Now here's a common error of statistical reporting, known to we in the trade as Talking Complete Rubbish. A more sensible way of viewing this would be a Five Times Greater <gasp, shock, horror> risk. Now personally, I think a 17% risk is Grave enough to be going on with. If I had a 70% chance of copping it, I'd want to know what was up with my nether bits. Eh, well, aside from them being male. You know what I mean.

> If you
> use my superior system, then a woman with a CON 3 will take
> game-significant actions -- seek special magic to aid her pregnancy [...]

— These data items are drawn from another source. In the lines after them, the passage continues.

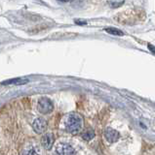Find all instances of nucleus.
<instances>
[{
  "label": "nucleus",
  "instance_id": "7",
  "mask_svg": "<svg viewBox=\"0 0 155 155\" xmlns=\"http://www.w3.org/2000/svg\"><path fill=\"white\" fill-rule=\"evenodd\" d=\"M23 155H40L39 147L35 143H30L25 147Z\"/></svg>",
  "mask_w": 155,
  "mask_h": 155
},
{
  "label": "nucleus",
  "instance_id": "9",
  "mask_svg": "<svg viewBox=\"0 0 155 155\" xmlns=\"http://www.w3.org/2000/svg\"><path fill=\"white\" fill-rule=\"evenodd\" d=\"M104 30L107 32V33L111 34V35H114V36H123L124 35V33L121 31V30H119V29H117V28L107 27V28H105Z\"/></svg>",
  "mask_w": 155,
  "mask_h": 155
},
{
  "label": "nucleus",
  "instance_id": "2",
  "mask_svg": "<svg viewBox=\"0 0 155 155\" xmlns=\"http://www.w3.org/2000/svg\"><path fill=\"white\" fill-rule=\"evenodd\" d=\"M53 110H54V105H53L52 101L49 98L43 97V98L39 99V101H38V110L42 114H51Z\"/></svg>",
  "mask_w": 155,
  "mask_h": 155
},
{
  "label": "nucleus",
  "instance_id": "1",
  "mask_svg": "<svg viewBox=\"0 0 155 155\" xmlns=\"http://www.w3.org/2000/svg\"><path fill=\"white\" fill-rule=\"evenodd\" d=\"M82 128V118L77 114H70L65 119V129L71 134L78 133Z\"/></svg>",
  "mask_w": 155,
  "mask_h": 155
},
{
  "label": "nucleus",
  "instance_id": "10",
  "mask_svg": "<svg viewBox=\"0 0 155 155\" xmlns=\"http://www.w3.org/2000/svg\"><path fill=\"white\" fill-rule=\"evenodd\" d=\"M94 137H95V132L93 130H87L86 132L82 134V138L85 140H91Z\"/></svg>",
  "mask_w": 155,
  "mask_h": 155
},
{
  "label": "nucleus",
  "instance_id": "12",
  "mask_svg": "<svg viewBox=\"0 0 155 155\" xmlns=\"http://www.w3.org/2000/svg\"><path fill=\"white\" fill-rule=\"evenodd\" d=\"M75 22L77 24H86L87 23V21H80V19H75Z\"/></svg>",
  "mask_w": 155,
  "mask_h": 155
},
{
  "label": "nucleus",
  "instance_id": "4",
  "mask_svg": "<svg viewBox=\"0 0 155 155\" xmlns=\"http://www.w3.org/2000/svg\"><path fill=\"white\" fill-rule=\"evenodd\" d=\"M32 127L37 134L44 133L46 128H47V121L42 117H38L33 121Z\"/></svg>",
  "mask_w": 155,
  "mask_h": 155
},
{
  "label": "nucleus",
  "instance_id": "3",
  "mask_svg": "<svg viewBox=\"0 0 155 155\" xmlns=\"http://www.w3.org/2000/svg\"><path fill=\"white\" fill-rule=\"evenodd\" d=\"M56 155H75V149L72 145L66 143H61L57 145L55 150Z\"/></svg>",
  "mask_w": 155,
  "mask_h": 155
},
{
  "label": "nucleus",
  "instance_id": "6",
  "mask_svg": "<svg viewBox=\"0 0 155 155\" xmlns=\"http://www.w3.org/2000/svg\"><path fill=\"white\" fill-rule=\"evenodd\" d=\"M104 137L105 139L110 143H115L116 140H118L120 138V135L116 130L111 129V128H107L104 131Z\"/></svg>",
  "mask_w": 155,
  "mask_h": 155
},
{
  "label": "nucleus",
  "instance_id": "13",
  "mask_svg": "<svg viewBox=\"0 0 155 155\" xmlns=\"http://www.w3.org/2000/svg\"><path fill=\"white\" fill-rule=\"evenodd\" d=\"M58 1H61V2H69L71 0H58Z\"/></svg>",
  "mask_w": 155,
  "mask_h": 155
},
{
  "label": "nucleus",
  "instance_id": "11",
  "mask_svg": "<svg viewBox=\"0 0 155 155\" xmlns=\"http://www.w3.org/2000/svg\"><path fill=\"white\" fill-rule=\"evenodd\" d=\"M147 47H148V48L150 50V51H151L153 54H155V47H153L152 45H147Z\"/></svg>",
  "mask_w": 155,
  "mask_h": 155
},
{
  "label": "nucleus",
  "instance_id": "5",
  "mask_svg": "<svg viewBox=\"0 0 155 155\" xmlns=\"http://www.w3.org/2000/svg\"><path fill=\"white\" fill-rule=\"evenodd\" d=\"M55 137L52 133H46L41 139V144L42 147L46 149H51L53 144H54Z\"/></svg>",
  "mask_w": 155,
  "mask_h": 155
},
{
  "label": "nucleus",
  "instance_id": "8",
  "mask_svg": "<svg viewBox=\"0 0 155 155\" xmlns=\"http://www.w3.org/2000/svg\"><path fill=\"white\" fill-rule=\"evenodd\" d=\"M28 82V79L26 78H16V79H11L5 81H2V84H16V85H22L26 84Z\"/></svg>",
  "mask_w": 155,
  "mask_h": 155
}]
</instances>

And in the 10xCON% rule case, it becomes Boringly Obvious who needs such aid. "I see, Elphin Eleanora needs another seven points of Generic Preggers Magic, Thelma Thunderthighs needs not a jot. Again." Ho-hum.

> We don't get the interesting roleplaying opportunities. Nor do we get
> strapping peasant women with wide hips who can drop kids continually
> without fear of even temporary incapacitation, much less death.

If you want to broaden the issue into one of recovering from the strains of pregnacy, I'll grant this should be fairly strongly related to CON, as well as to previously "easy" childbirth (if you'll forgive the post hoc ergo proper hoc logic).

Sandy also did not qualify whether he meant there was always a 5% risk of death, or if it can drop to 0%. But in either case, there is too little differentiation between those of normal and above-normal CON, by Sandy's own logic, since it gives little credit for being a genuine examplar of the Strapping Peasant Woman class.

In the spirit of Cosmic Compromise, having slain Sandy's case, I'll now try to fix the rule.

<pause>

Can't think of much, off the top of my head. Anyone suggesting the D&D system shock survival table will be first shot, and then sued by TSR. Alex.